Work request A – In the passage on motif-centric protein design, how many of the attempted topologies yielded well-folded and stable proteins?
Work request B – Please copy the passage on motif-centric protein design between "The bottom-up strategy" and "the atomic level.", inclusive.

Passage shown –
--------------------------------------------------

In our motif-centric de novo design approach, we account for the structural and sequence constraints of the functional motifs, serving as a ‘functional seed’ to build tailored scaffolds that stabilize their native conformation. While previous reports have described conceptually similar ‘bottom-up’ design approaches of functional proteins, only one topology per functional site was reported, and the topologies were structurally limited to helical bundles (10, 13, 25, 26, 48).
The bottom-up strategy presented here has significant advantages for the design of de novo functional proteins. We have successfully designed different de novo topologies presenting a diverse set of structural motifs, including those that are irregular and include multiple segments. We attempted the design of six different topologies, five of which yielded well-folded and stable proteins. The functional sites were presented accurately in the de novo proteins, as shown by the high affinity binding to their target antibodies, as well as by two experimentally determined structures that confirmed the accuracy of the design models at the atomic level.
On the functional significance of our work, one of the most attractive prospects for de novo design is to create proteins with activities that are out of reach for natural proteins. Herein, we have shown the utility of the TopoBuilder as a motif-centric design strategy to accomplish this task.
First, the designed RSV epitope-presenting proteins enabled the engineering of functional biosensors, to detect and quantify epitope-specific antibodies in complex samples. Monitoring epitope-specific antibody responses at the serum level is of utmost importance to decipher immune responses upon natural infection, and to assess the efficacy of novel vaccine candidates (41, 49). Thus, the presented biosensors may become valuable diagnostic tools to dissect serum responses beyond bulk serum titers.
Second, we have shown the utility of the TopoBuilder for the de novo design of proteins presenting multiple binding sites, a common feature of natural proteins but largely unachieved in the field of de novo protein design. We have shown the potential of a bi-functional de novo protein to mediate the heterodimerization of synthetic receptors, resulting in the activation of a signaling pathway in synthetic cells. We foresee that the ability of designing receptor ligands with precise spatial configurations of the binding sites will expand the repertoire of orthogonal ligands for engineered cells.
Altogether, the presented bottom-up functional design strategy is an important step forward on the design of functional proteins. While herein the functions encoded were limited to molecular recognition mediated by antibody-binding motifs, the approach is widely applicable to other known functional motifs, and ultimately, extendable to the design of novel functions absent in natural proteins.

--------------------------------------------------

Supplied entries –
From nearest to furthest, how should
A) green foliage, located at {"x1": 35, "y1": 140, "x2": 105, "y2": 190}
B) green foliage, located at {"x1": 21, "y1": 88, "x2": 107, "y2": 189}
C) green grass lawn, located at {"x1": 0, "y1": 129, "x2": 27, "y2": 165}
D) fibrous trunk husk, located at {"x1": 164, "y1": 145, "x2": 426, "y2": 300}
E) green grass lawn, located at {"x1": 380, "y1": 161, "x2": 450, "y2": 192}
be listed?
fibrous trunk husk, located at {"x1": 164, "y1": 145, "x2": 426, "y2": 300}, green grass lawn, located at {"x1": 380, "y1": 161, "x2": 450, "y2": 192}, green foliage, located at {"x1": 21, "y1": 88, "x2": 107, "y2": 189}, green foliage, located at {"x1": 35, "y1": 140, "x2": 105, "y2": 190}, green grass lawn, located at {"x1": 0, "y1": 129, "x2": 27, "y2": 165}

--------------------------------------------------

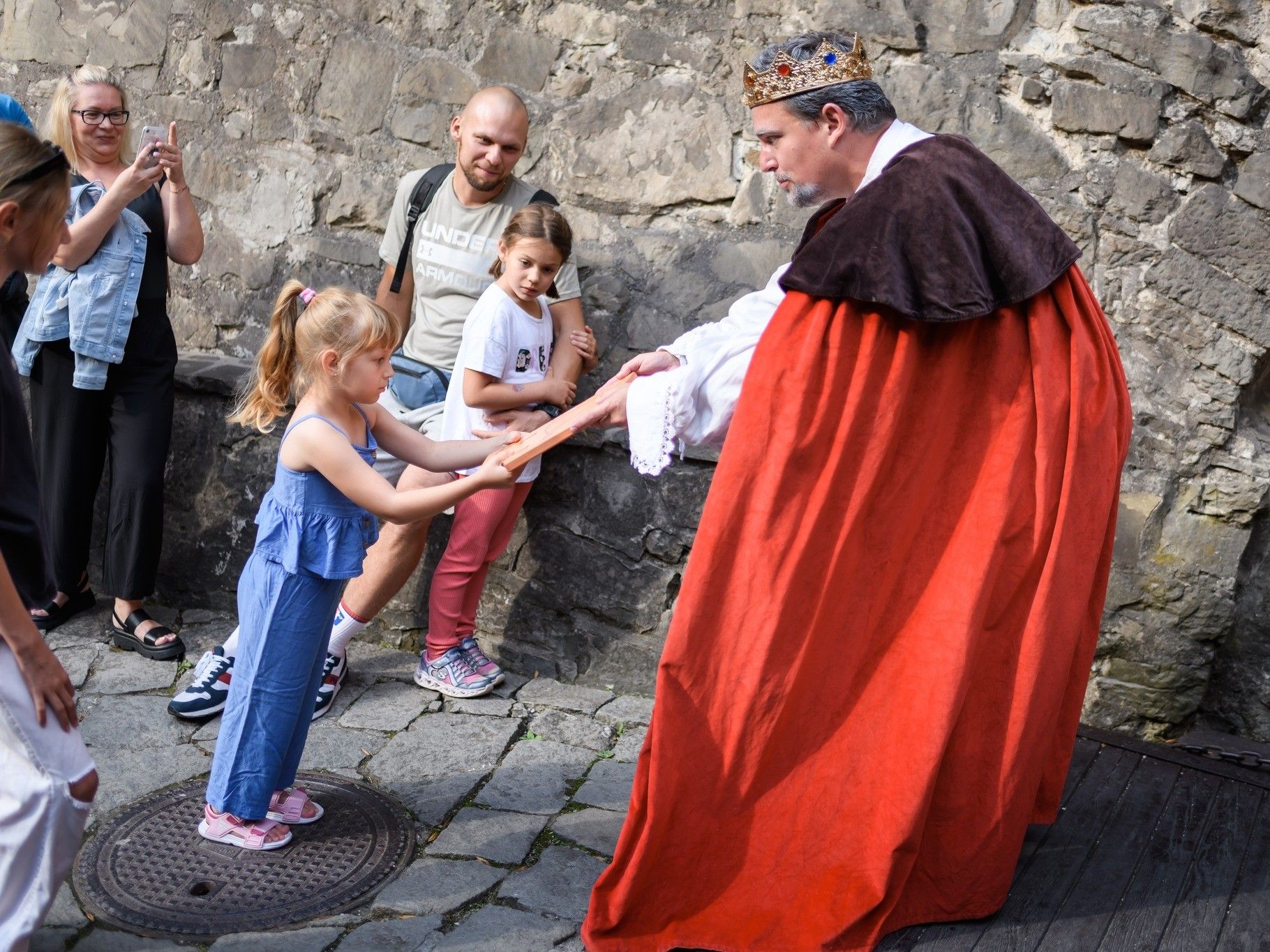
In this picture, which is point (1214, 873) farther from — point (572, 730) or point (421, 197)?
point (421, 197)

--------------------------------------------------

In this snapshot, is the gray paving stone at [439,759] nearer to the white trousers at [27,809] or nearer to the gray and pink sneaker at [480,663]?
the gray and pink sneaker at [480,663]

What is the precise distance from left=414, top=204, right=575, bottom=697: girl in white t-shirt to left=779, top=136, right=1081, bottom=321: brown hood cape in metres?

--------------------------------------------------

Task answer A – Five of the six attempted topologies.

Task answer B –
The bottom-up strategy presented here has significant advantages for the design of de novo functional proteins. We have successfully designed different de novo topologies presenting a diverse set of structural motifs, including those that are irregular and include multiple segments. We attempted the design of six different topologies, five of which yielded well-folded and stable proteins. The functional sites were presented accurately in the de novo proteins, as shown by the high affinity binding to their target antibodies, as well as by two experimentally determined structures that confirmed the accuracy of the design models at the atomic level.